Saved data entries
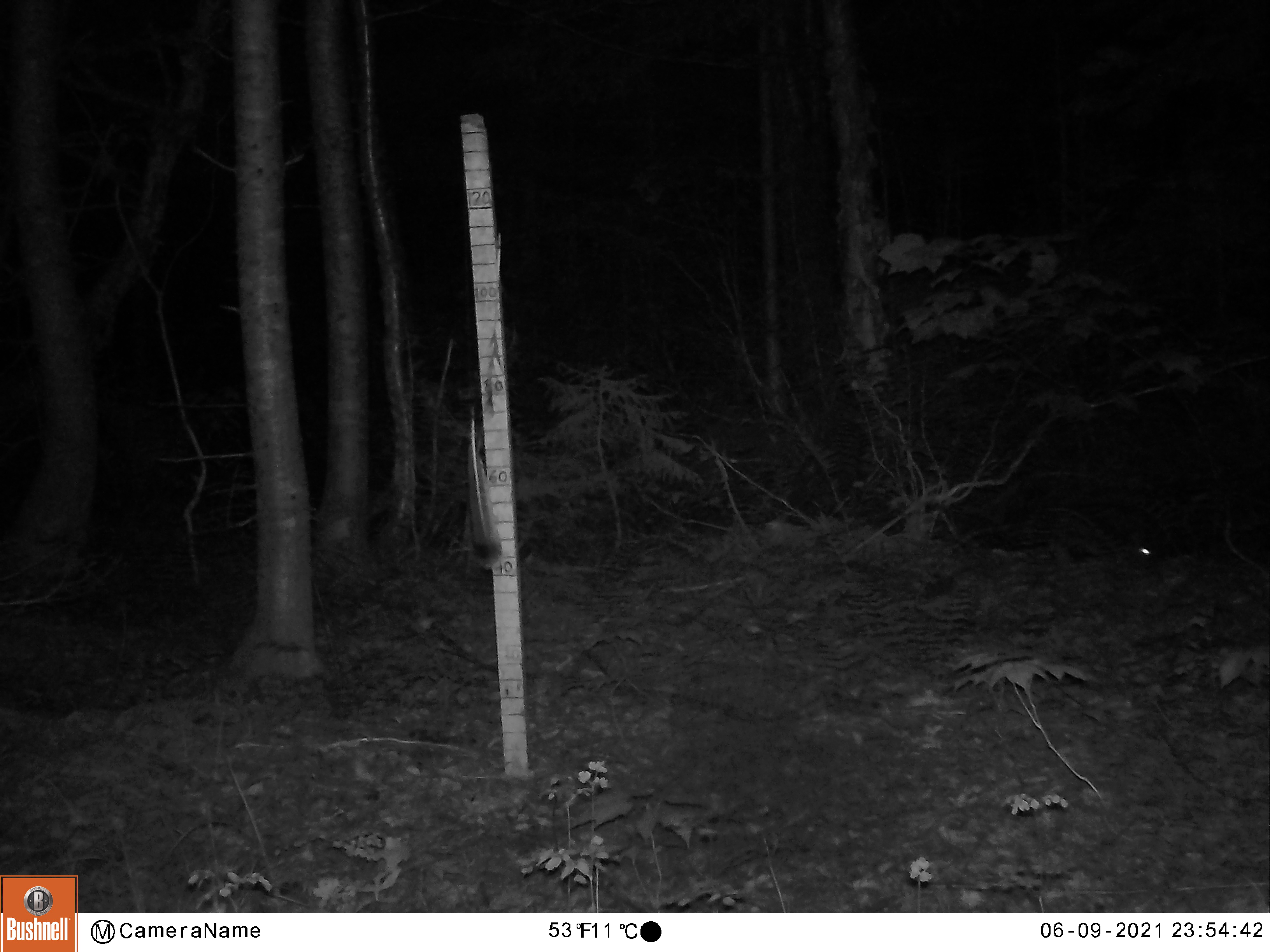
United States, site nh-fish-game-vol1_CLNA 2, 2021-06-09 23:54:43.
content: unidentified animal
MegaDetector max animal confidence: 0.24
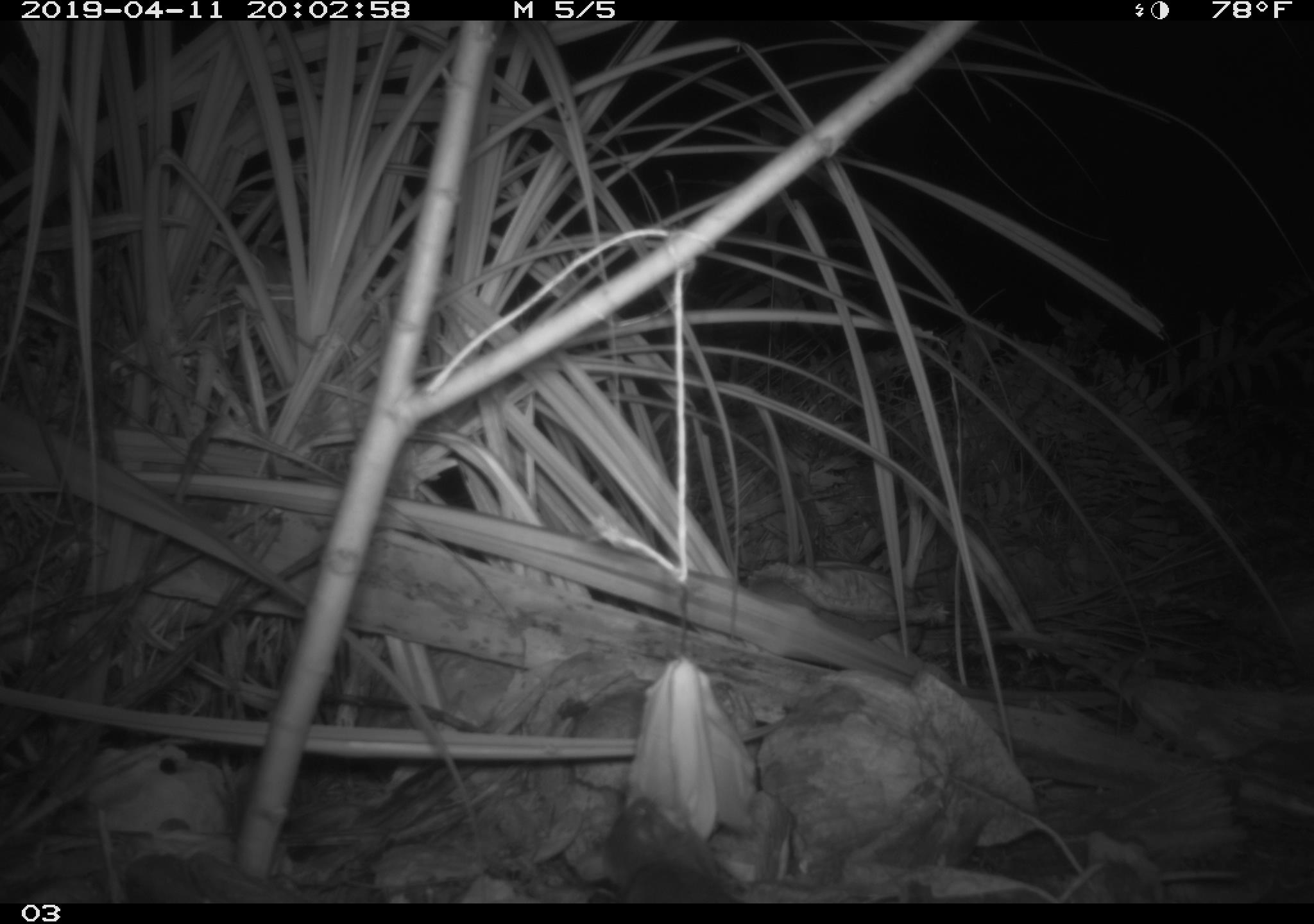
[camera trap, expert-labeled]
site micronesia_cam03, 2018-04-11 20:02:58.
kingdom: Animalia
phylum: Chordata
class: Mammalia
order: Rodentia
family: Muridae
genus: Rattus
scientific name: Rattus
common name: rat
Rat (Rattus).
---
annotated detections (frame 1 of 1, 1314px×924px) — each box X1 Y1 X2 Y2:
rat: 587 787 742 900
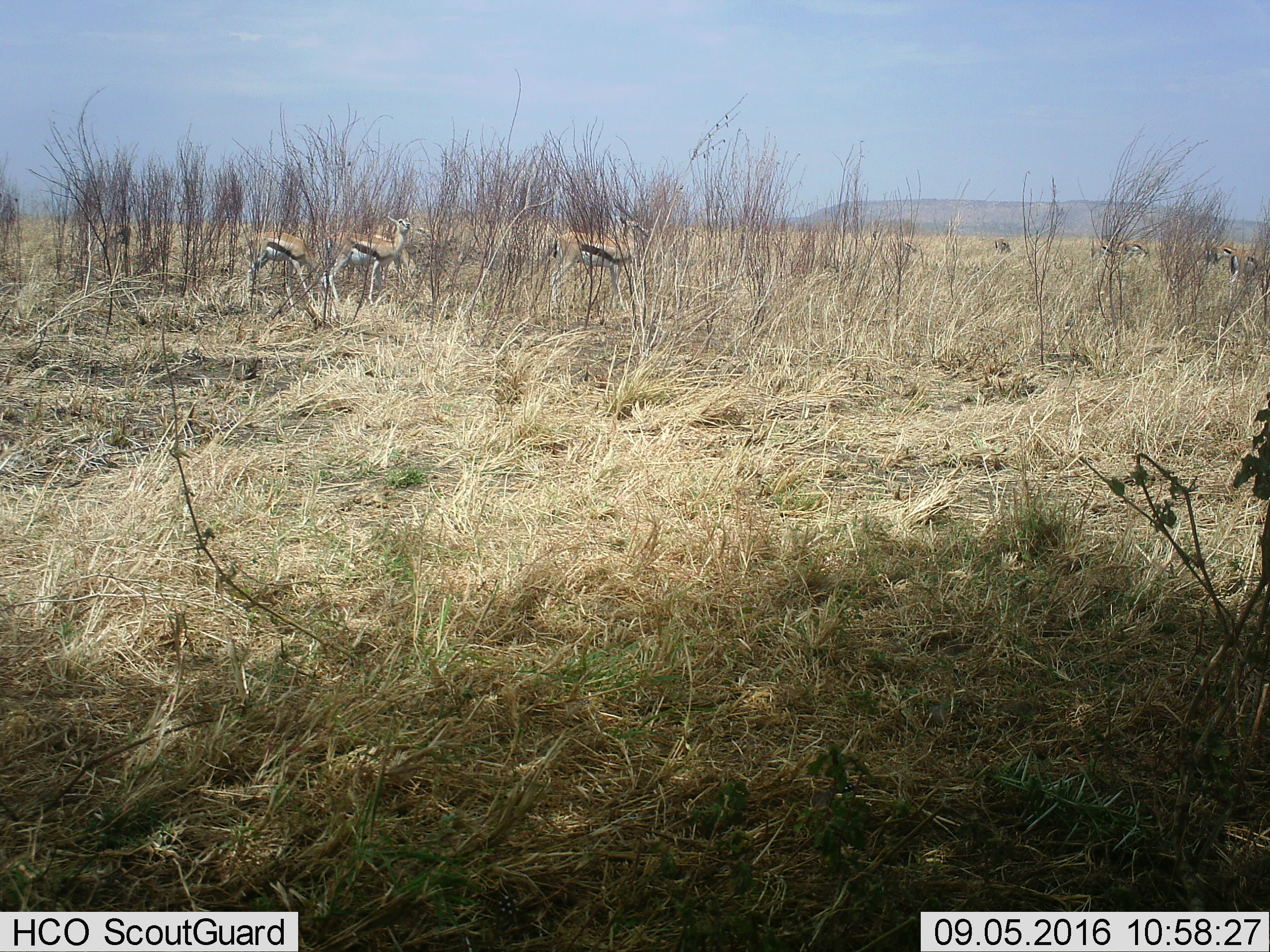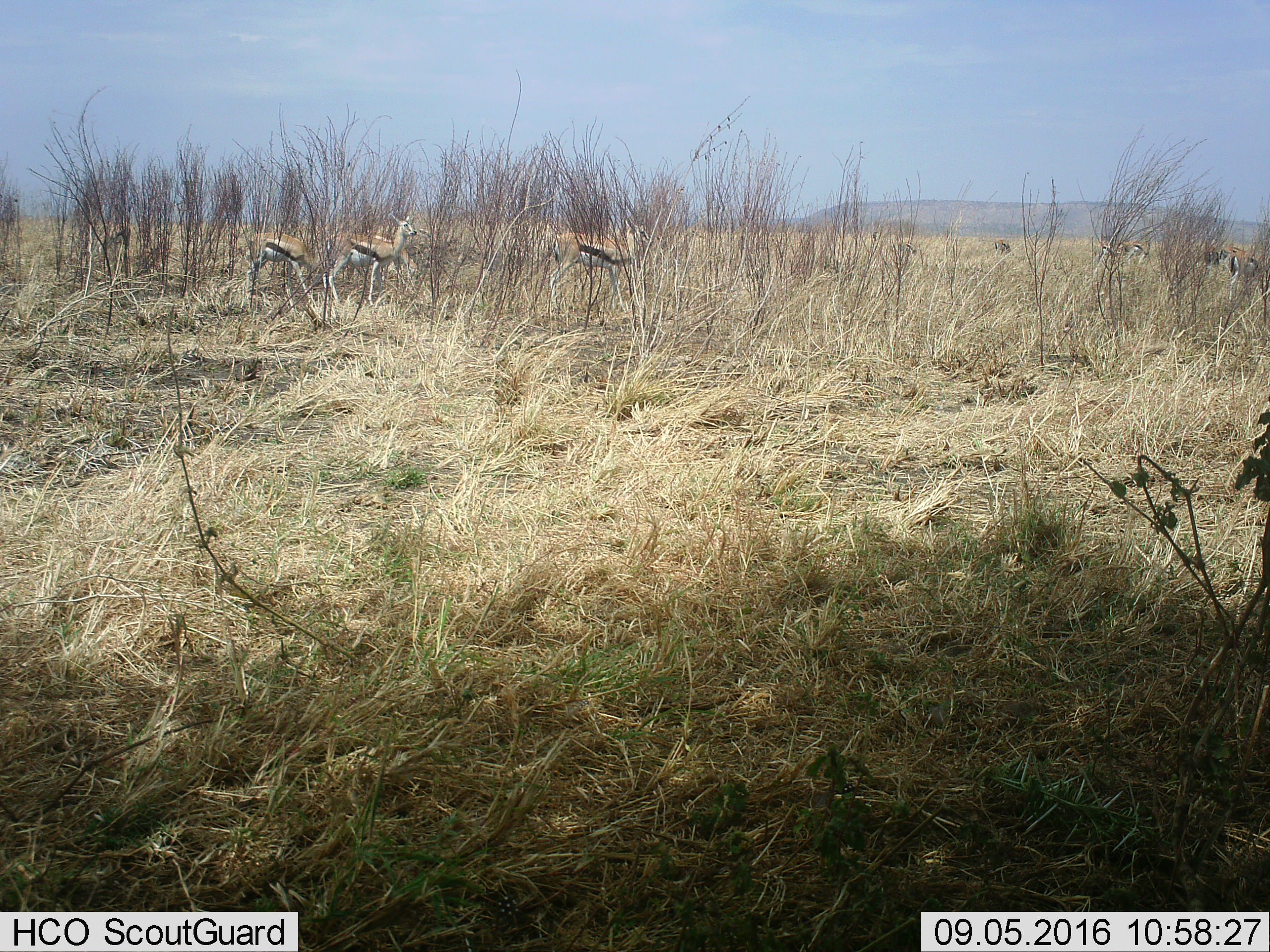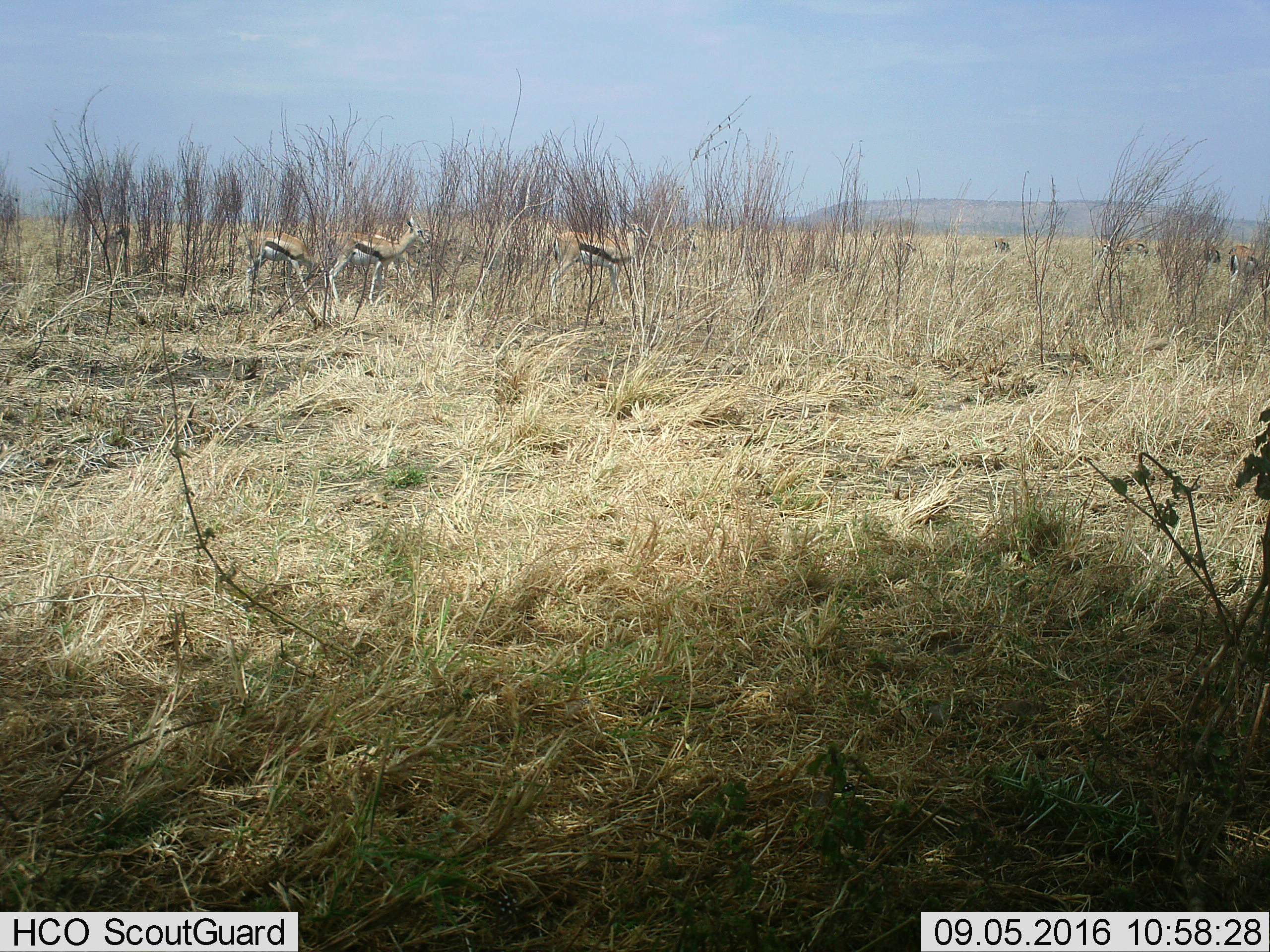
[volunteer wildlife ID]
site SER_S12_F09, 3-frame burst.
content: unidentified animal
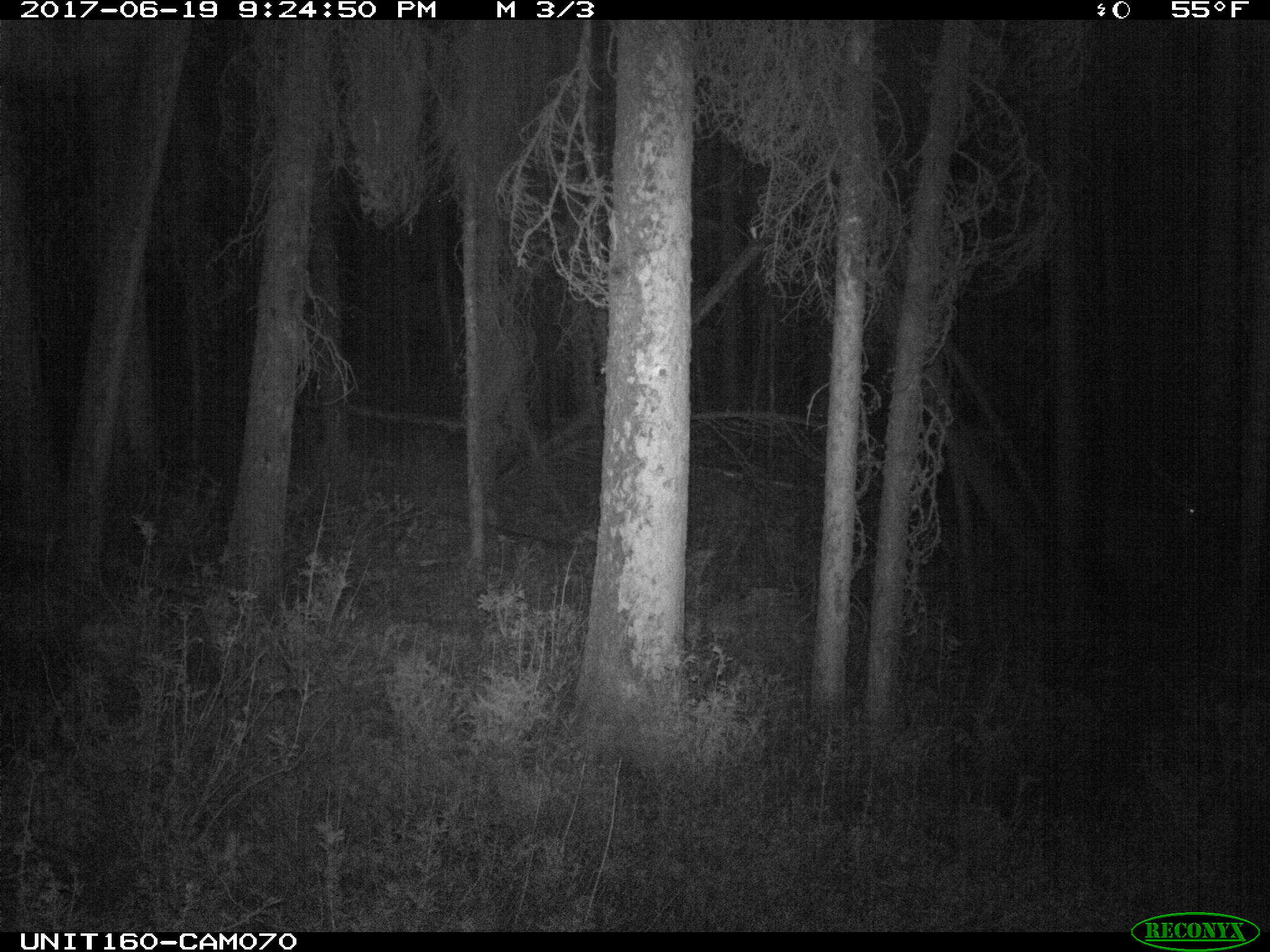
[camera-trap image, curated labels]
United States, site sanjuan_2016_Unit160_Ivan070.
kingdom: Animalia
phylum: Chordata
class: Mammalia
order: Artiodactyla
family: Cervidae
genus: Cervus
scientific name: Cervus elaphus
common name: red deer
Cervus elaphus (red deer).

### What to do:
Transcribe exactly the span of lines that opens with the line holding "genus: Rattus" and closes with the last line of the entries above. Omit pictures.

### Exercise solution:
genus: Rattus
scientific name: Rattus
common name: rat
Rat (Rattus).
---
annotated detections (frame 1 of 1, 1314px×924px) — each box X1 Y1 X2 Y2:
rat: 587 787 742 900
[volunteer wildlife ID]
site SER_S12_F09, 3-frame burst.
content: unidentified animal
[camera-trap image, curated labels]
United States, site sanjuan_2016_Unit160_Ivan070.
kingdom: Animalia
phylum: Chordata
class: Mammalia
order: Artiodactyla
family: Cervidae
genus: Cervus
scientific name: Cervus elaphus
common name: red deer
Cervus elaphus (red deer).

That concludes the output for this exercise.